§ WHAT IS NEEDED:
Rewrite the stretch from the line containing "Starting from farthest" through the line containing "the green plant on cliff at (x=159, y=79), the", switching "rank" to "order" and leaving everything else unchanged.

§ RECORDS SHOWN:
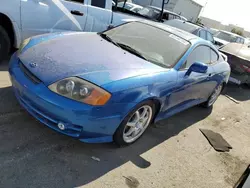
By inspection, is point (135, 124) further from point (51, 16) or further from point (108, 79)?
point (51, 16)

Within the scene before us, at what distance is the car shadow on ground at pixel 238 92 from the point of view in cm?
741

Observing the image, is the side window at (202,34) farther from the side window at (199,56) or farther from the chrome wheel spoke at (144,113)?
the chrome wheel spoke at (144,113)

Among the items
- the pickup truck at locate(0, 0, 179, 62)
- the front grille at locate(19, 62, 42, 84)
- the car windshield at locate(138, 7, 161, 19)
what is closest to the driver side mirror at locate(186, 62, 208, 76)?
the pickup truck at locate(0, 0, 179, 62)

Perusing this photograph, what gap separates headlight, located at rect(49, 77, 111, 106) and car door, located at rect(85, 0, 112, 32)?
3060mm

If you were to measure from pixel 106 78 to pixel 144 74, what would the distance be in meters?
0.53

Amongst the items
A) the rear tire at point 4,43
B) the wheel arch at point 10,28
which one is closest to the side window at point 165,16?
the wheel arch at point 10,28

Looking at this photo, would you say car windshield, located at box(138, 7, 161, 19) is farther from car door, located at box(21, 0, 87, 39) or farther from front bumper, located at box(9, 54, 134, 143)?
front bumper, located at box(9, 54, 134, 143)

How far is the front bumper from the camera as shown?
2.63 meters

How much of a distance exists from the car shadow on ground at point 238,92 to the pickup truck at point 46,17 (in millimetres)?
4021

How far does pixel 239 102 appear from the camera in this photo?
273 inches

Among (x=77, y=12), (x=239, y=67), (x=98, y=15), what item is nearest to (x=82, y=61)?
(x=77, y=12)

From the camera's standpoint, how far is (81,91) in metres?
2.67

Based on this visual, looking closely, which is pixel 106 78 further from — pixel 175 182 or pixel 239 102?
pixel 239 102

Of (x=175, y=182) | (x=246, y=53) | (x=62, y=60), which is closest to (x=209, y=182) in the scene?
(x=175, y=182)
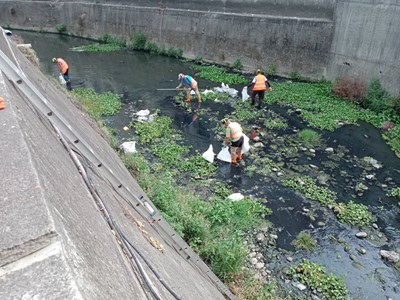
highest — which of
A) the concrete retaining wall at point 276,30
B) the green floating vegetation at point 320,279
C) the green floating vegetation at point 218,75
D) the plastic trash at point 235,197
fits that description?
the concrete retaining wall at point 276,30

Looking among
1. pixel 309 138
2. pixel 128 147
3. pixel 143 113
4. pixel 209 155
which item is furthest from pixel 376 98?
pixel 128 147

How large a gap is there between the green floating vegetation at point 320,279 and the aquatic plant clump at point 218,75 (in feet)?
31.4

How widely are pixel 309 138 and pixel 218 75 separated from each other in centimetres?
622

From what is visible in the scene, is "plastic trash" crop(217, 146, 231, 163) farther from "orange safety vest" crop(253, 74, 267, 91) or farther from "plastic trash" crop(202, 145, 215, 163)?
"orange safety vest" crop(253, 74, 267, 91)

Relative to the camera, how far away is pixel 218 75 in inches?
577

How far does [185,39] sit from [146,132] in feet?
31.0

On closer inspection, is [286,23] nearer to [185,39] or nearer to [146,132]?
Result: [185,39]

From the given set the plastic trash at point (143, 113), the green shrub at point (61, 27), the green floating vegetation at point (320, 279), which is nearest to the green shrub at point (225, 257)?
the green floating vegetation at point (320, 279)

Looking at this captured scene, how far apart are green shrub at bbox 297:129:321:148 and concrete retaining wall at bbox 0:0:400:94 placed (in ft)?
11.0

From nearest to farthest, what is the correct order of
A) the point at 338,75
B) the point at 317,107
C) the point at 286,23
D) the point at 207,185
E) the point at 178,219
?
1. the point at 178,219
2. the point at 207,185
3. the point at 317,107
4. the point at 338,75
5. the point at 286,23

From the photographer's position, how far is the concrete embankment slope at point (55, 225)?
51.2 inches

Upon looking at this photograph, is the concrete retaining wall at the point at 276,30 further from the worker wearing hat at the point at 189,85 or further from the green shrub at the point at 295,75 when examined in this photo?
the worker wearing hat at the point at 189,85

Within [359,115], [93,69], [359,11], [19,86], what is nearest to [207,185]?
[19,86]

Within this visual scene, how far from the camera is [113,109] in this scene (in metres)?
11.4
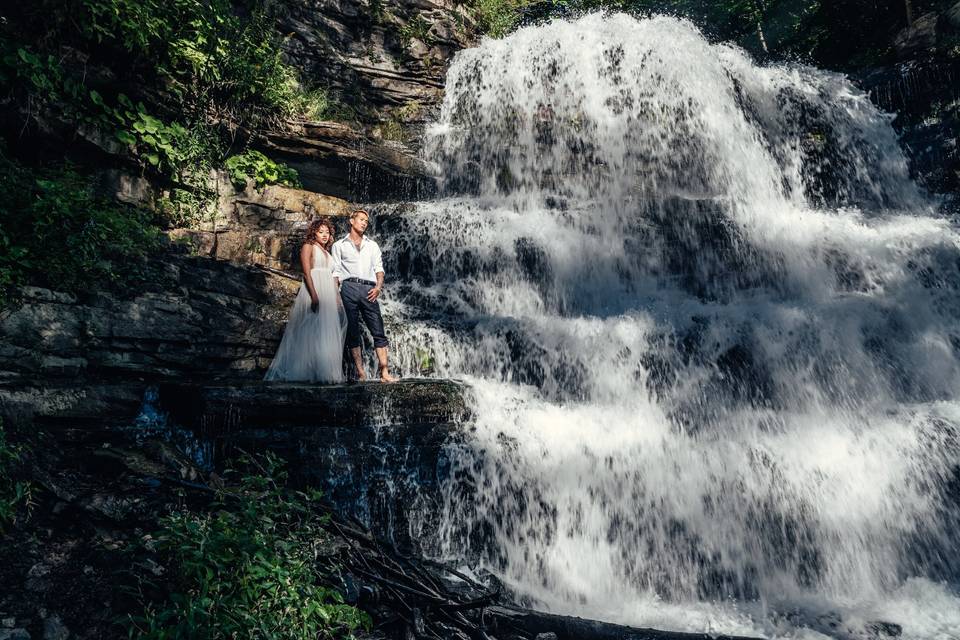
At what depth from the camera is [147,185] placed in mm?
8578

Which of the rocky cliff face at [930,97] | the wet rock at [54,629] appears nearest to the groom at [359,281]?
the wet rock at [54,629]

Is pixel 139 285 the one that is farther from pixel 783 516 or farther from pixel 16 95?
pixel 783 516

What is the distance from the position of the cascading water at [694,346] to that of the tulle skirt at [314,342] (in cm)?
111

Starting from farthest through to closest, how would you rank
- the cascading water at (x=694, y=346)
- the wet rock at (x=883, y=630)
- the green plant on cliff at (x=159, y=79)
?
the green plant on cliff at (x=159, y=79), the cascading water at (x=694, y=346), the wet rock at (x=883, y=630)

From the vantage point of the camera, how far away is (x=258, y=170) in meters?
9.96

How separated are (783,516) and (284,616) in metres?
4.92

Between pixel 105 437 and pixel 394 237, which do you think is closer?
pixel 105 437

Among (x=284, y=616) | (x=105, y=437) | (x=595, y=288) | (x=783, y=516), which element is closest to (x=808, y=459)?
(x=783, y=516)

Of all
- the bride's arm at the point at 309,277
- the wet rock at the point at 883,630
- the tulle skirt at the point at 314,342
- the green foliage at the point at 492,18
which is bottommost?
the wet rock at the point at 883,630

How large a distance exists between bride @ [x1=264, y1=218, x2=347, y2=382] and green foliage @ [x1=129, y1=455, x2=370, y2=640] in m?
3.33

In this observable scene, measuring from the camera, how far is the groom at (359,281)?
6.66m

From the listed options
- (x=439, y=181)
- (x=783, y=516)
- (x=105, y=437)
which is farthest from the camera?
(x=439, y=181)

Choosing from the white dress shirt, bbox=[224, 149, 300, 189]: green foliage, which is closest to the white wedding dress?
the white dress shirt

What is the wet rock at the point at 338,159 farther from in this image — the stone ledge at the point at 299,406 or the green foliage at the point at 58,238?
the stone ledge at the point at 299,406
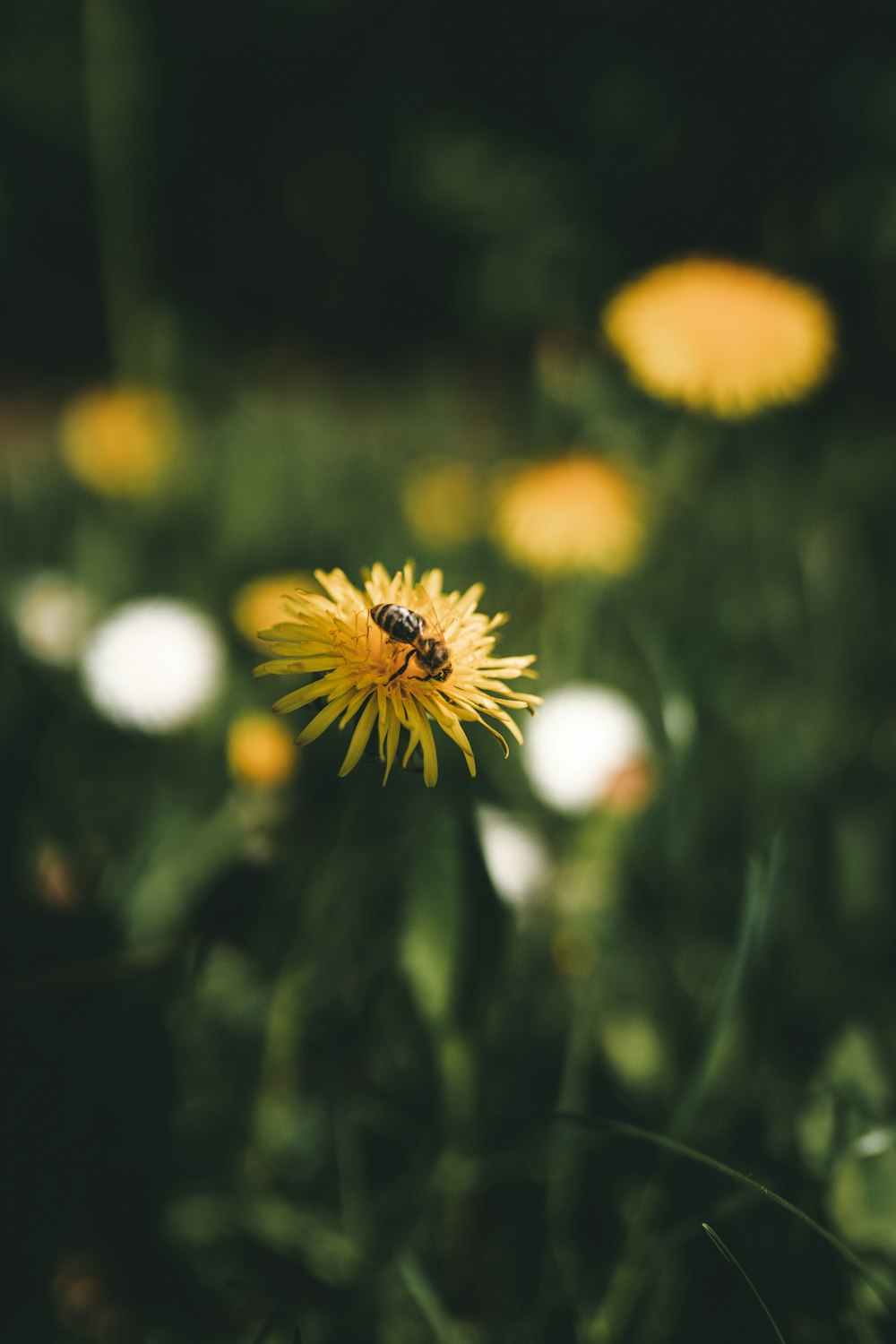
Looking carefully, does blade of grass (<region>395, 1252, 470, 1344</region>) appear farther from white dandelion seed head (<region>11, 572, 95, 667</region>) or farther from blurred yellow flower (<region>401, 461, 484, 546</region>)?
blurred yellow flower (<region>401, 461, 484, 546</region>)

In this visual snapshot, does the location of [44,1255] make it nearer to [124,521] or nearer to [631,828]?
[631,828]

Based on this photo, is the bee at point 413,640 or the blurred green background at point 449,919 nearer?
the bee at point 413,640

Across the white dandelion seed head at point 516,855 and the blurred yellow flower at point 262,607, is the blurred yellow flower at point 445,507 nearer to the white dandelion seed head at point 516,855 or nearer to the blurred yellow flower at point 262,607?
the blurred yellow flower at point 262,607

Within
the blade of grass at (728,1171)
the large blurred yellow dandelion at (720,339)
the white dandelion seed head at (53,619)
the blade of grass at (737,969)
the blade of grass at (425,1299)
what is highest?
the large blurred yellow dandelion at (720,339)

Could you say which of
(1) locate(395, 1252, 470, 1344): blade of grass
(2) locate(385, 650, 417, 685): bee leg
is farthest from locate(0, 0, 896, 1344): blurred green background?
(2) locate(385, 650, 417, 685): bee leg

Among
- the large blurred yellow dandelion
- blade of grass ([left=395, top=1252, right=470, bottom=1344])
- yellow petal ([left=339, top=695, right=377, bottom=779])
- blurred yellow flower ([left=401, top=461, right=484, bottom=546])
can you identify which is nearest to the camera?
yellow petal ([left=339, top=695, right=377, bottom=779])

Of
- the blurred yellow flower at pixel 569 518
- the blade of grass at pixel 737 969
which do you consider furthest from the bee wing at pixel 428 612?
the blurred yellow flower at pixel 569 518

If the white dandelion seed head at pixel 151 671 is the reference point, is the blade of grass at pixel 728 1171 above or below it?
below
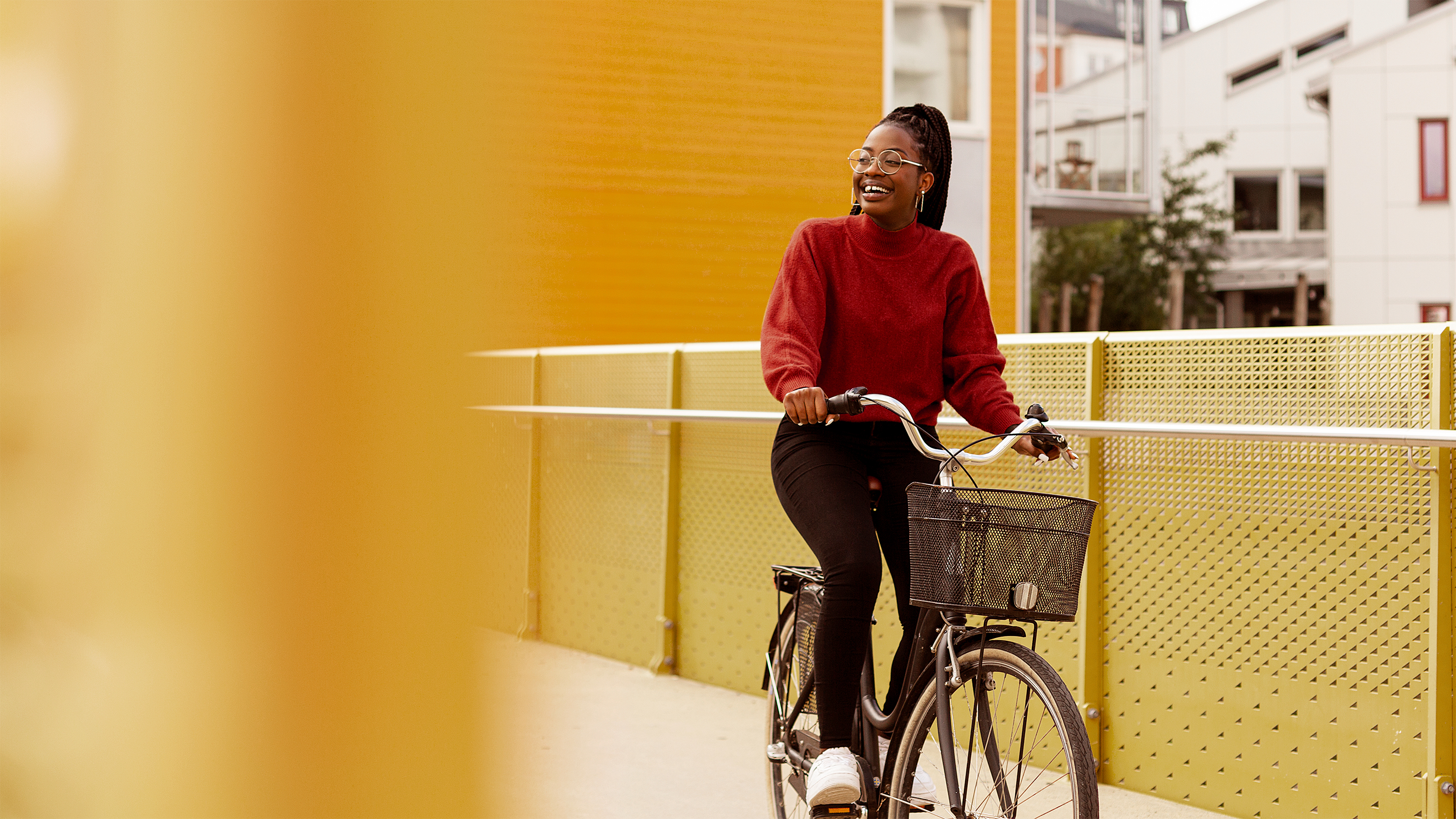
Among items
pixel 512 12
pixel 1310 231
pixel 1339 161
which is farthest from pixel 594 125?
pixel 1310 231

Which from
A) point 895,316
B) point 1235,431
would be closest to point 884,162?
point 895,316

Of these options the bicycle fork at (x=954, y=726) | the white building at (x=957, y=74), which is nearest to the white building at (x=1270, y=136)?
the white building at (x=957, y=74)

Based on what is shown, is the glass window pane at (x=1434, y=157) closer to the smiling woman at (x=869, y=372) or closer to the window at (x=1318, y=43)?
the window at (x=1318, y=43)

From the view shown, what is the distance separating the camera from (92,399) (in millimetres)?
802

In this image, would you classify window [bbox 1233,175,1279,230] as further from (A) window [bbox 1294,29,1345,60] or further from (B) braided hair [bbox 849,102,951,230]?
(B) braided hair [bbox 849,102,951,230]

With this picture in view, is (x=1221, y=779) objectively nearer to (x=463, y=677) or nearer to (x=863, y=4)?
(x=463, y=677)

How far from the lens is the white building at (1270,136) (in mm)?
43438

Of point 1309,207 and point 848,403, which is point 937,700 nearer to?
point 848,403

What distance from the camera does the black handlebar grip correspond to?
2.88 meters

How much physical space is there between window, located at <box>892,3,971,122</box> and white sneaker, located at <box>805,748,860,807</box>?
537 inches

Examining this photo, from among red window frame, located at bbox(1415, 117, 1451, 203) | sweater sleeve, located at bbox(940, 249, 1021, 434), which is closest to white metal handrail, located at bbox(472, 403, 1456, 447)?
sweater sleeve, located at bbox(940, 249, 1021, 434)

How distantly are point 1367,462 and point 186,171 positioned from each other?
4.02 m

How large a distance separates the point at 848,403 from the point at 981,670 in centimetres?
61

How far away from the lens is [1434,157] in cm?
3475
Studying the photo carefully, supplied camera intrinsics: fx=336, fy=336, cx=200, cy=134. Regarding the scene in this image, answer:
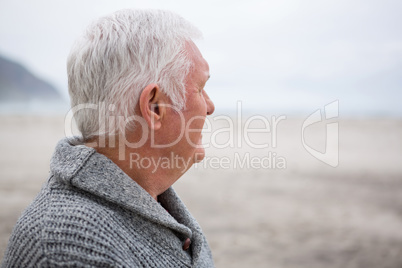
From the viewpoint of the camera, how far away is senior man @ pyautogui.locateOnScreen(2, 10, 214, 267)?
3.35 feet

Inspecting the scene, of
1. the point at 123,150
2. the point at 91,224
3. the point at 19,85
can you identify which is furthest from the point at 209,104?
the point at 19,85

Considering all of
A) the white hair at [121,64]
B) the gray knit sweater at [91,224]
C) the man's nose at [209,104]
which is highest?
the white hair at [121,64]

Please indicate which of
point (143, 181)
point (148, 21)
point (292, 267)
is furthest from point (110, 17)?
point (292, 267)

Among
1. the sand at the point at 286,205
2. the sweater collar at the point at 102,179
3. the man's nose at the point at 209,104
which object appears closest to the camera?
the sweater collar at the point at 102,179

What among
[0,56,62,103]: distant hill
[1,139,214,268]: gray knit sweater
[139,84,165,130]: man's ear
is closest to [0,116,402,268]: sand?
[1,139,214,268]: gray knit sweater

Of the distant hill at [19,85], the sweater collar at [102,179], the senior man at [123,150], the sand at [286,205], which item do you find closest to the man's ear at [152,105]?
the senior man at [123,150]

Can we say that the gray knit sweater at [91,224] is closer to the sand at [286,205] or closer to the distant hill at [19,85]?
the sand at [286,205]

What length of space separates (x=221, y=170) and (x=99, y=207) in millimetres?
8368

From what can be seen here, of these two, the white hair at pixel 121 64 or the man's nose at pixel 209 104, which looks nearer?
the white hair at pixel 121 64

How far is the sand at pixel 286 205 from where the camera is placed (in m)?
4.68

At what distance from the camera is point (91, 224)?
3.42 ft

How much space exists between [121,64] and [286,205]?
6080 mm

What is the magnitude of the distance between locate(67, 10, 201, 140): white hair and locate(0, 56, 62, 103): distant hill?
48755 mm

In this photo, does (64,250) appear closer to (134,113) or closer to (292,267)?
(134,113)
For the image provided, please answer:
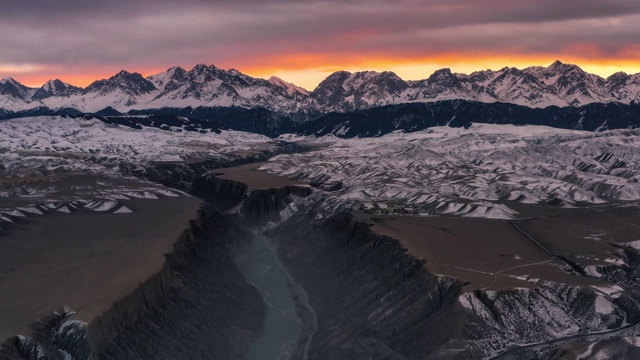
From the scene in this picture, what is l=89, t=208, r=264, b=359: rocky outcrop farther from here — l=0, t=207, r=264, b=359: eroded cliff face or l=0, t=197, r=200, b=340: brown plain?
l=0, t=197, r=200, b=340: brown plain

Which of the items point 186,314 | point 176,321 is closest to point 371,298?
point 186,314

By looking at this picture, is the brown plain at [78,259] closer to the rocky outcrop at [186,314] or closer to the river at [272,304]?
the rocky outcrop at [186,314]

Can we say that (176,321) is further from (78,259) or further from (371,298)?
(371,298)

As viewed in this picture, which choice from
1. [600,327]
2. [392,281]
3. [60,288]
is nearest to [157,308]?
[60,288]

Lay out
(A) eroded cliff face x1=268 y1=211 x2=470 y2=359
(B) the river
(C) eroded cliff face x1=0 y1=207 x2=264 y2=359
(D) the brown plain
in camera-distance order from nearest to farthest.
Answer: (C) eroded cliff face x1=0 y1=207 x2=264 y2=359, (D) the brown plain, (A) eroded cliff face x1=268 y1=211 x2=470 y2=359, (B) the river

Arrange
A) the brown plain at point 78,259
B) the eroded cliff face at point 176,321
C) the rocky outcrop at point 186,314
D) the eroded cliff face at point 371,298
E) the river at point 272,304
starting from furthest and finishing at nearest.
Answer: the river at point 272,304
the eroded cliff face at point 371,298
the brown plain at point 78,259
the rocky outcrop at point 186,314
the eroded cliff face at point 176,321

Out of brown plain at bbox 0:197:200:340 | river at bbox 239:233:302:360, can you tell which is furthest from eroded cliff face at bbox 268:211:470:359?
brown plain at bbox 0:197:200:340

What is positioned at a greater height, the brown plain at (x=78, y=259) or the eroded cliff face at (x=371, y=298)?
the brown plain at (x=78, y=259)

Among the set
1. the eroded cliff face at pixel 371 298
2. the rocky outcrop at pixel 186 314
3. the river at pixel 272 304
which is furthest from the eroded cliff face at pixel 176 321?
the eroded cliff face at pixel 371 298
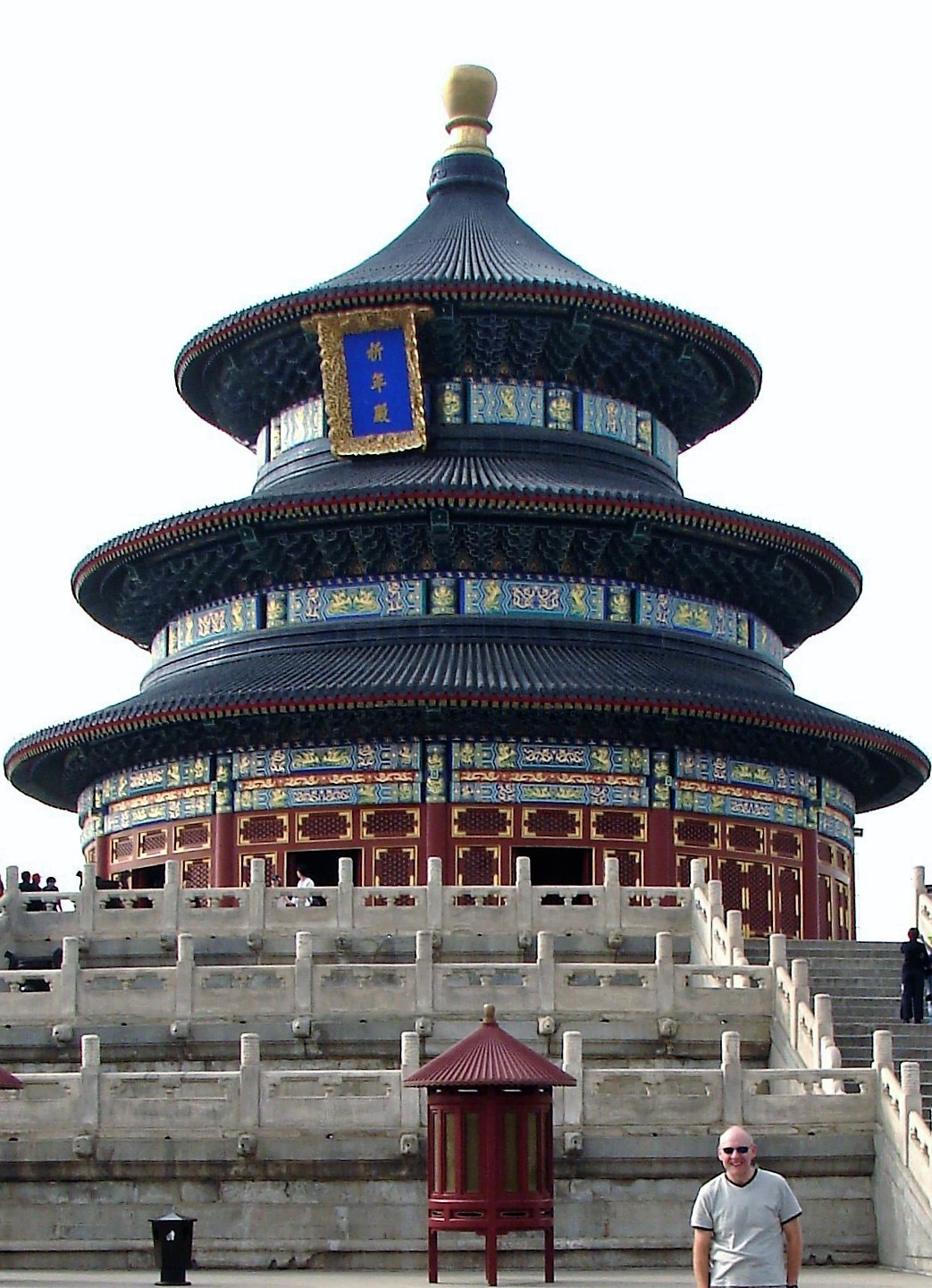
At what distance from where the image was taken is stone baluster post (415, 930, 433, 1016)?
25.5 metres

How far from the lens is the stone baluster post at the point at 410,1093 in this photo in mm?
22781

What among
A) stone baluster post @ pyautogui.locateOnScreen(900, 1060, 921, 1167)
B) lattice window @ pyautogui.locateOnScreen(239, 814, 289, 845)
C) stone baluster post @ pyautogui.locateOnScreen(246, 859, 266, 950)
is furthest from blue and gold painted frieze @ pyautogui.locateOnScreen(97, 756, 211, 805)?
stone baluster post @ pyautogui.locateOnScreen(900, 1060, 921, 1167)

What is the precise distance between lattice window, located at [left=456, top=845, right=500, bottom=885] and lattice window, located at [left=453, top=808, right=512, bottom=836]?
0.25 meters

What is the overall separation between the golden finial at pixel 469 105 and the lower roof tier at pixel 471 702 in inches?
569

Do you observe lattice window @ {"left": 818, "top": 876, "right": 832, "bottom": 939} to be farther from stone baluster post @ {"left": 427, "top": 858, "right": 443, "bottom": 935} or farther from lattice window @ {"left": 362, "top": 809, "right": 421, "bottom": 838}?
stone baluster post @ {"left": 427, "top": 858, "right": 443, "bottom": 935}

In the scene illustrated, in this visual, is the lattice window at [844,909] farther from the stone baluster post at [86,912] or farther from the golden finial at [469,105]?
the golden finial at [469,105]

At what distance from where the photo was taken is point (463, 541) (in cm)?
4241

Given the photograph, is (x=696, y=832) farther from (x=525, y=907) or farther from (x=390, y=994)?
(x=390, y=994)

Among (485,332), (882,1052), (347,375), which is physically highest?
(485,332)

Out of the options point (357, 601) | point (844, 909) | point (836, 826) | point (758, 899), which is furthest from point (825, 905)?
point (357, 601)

§ SOLUTION FOR THIS EXERCISE:
Starting from farthest through to closest, how would you order
- the cascading water at (x=694, y=346)
- the wet rock at (x=883, y=630)
- the green plant on cliff at (x=159, y=79)
?
the green plant on cliff at (x=159, y=79), the cascading water at (x=694, y=346), the wet rock at (x=883, y=630)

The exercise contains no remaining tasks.